But inexplicably, as soon as Nelson Mandela, F W de Klerk and 19 other political leaders had pledged their commitment to South Africa's first democratic constitution, the tune wafted from the loudspeaker system at Johannesburg's World Trade Centre.

The mournful piano accompaniment seemed to have an effect on Mr de Klerk, whose moist eyes betrayed a truth rarely remarked upon, that he is a deeply sentimental man. As for Mr Mandela, for whom 3am is wake-up time, he was fresh as a daisy, flashing his famous smile.

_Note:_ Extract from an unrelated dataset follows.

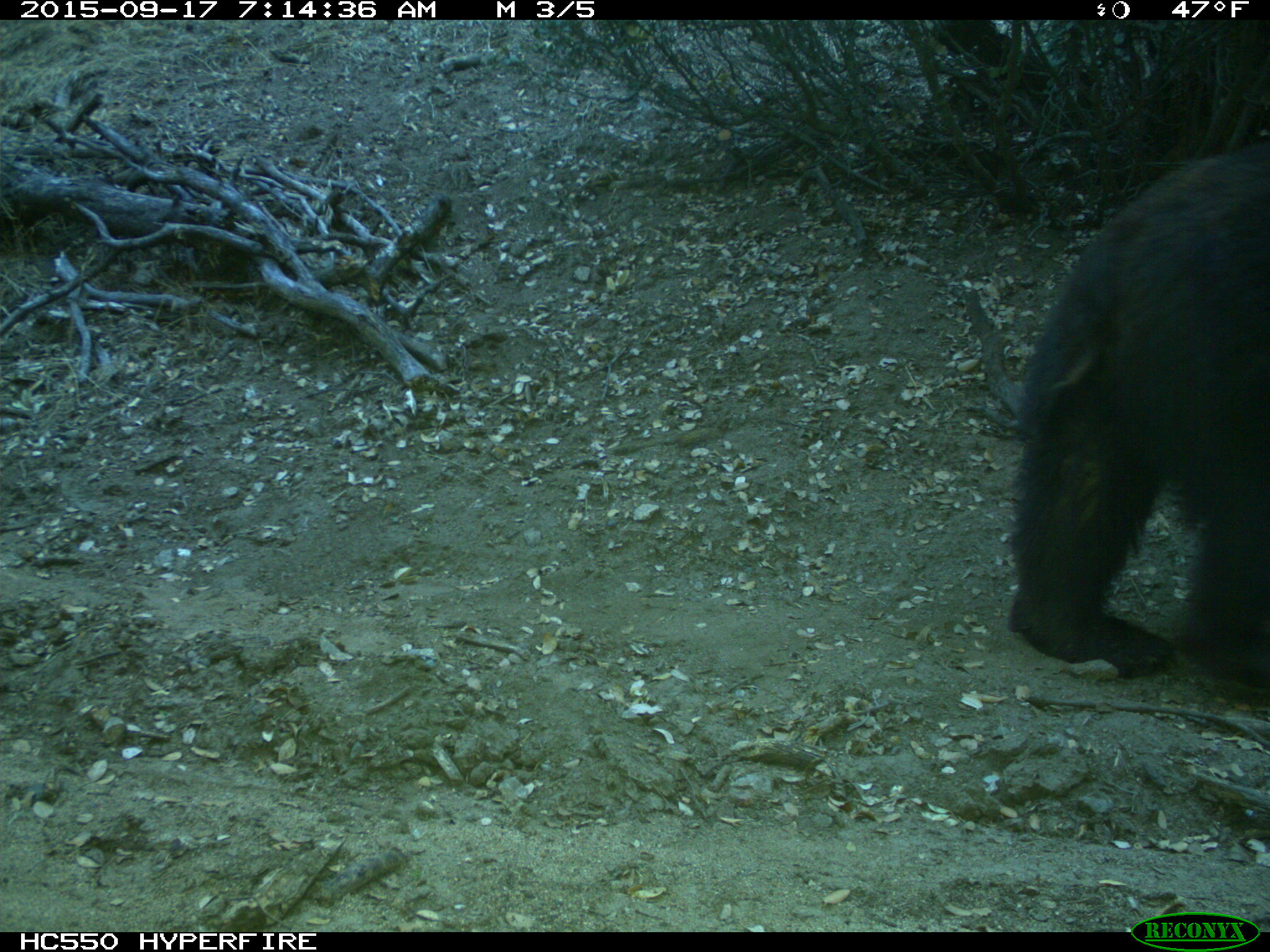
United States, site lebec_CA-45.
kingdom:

Since the ANC president, who is 75, had a plane to catch at 7am, his minders deemed it wise to put him to bed and spare him the party that followed.

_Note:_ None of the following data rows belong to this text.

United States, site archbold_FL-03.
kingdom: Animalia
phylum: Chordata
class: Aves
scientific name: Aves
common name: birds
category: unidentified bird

Drinks, the World Trade Centre announced, were on the house. So was the cake. It was the birthday of the ANC's chief negotiator, Cyril Ramaphosa. The man who, in a pleasing little 'new South Africa' ceremony, presented him with the cake was his opposite number in the government, Roelf Meyer. Mr Meyer made a brief speech. Mr Ramaphosa, who was 41, made one in reply, replete with cliches about 'the birth of a new nation' that came across as profound.

Mr Ramaphosa, Mr Meyer and their negotiating cast of hundreds had been going to bed at two and waking up at six every day the previous week. As the night wore on some 80 stalwarts - politicians, lawyers, journalists - dug deep into the supplies of champagne, whisky and beer. Professor Kader Asmal, the ANC's most illustrious constitutional expert, caused a sensation with his high-voltage response to the Beach Boys' 'Surfing USA' and 'Barbara Ann'. Roused by 'Rock around the Clock', Albie Sachs, another legal expert and member of the ANC's executive, grabbed a female journalist and hurled her around with his left hand, his right arm having been blown off in a car-bomb explosion in Maputo a few years back.

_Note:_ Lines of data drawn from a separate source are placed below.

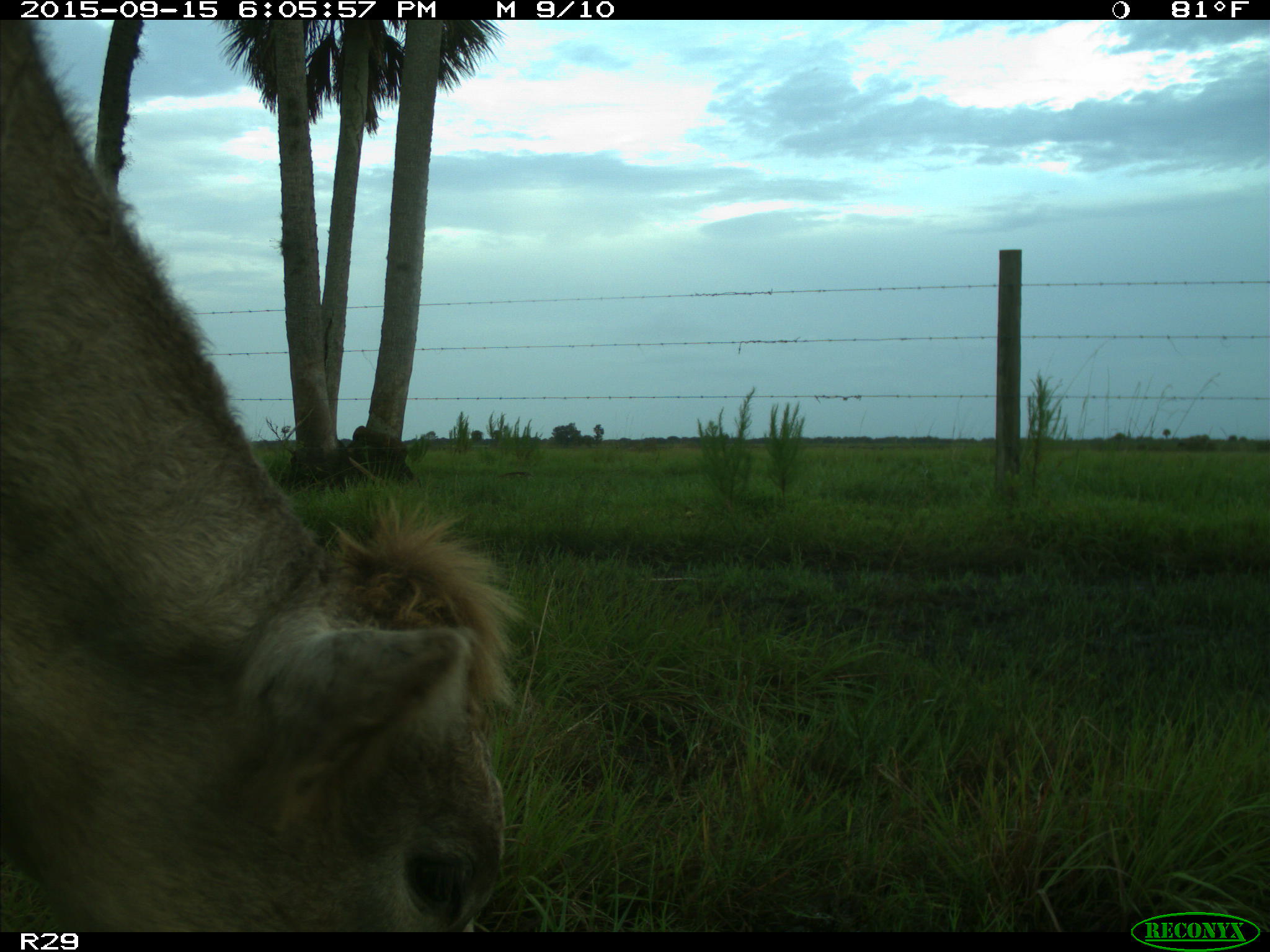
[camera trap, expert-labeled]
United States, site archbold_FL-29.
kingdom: Animalia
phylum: Chordata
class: Mammalia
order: Artiodactyla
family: Bovidae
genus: Bos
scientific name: Bos taurus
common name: domestic cow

Mr Meyer took the floor fleetingly with the other twin star of the negotiations, Mr Ramaphosa, who remained there with his wife till long after first light. Each time Mr Ramaphosa paused for refreshment he went up, smiling broadly, to the more retiring Mr Meyer. Each time they shook hands, or traded a 'high five'.

Not that the Afrikaner contingent in the room all played the wallflower. Marius Kleynhans, a portly senior official in Mr de Klerk's office, was inspired by Bob Marley into arguably the most sinuous performance of the evening.

Thabo Mbeki, the ANC's national chairman, danced relentlessly but with the gravitas of a man who knows that on a day not far off he will probably succeed Mr Mandela as president of South Africa. Mr Mbeki dissolved with laughter when someone shouted that he was perhaps the first man in the world to have smoked a pipe while dancing to Michael Jackson.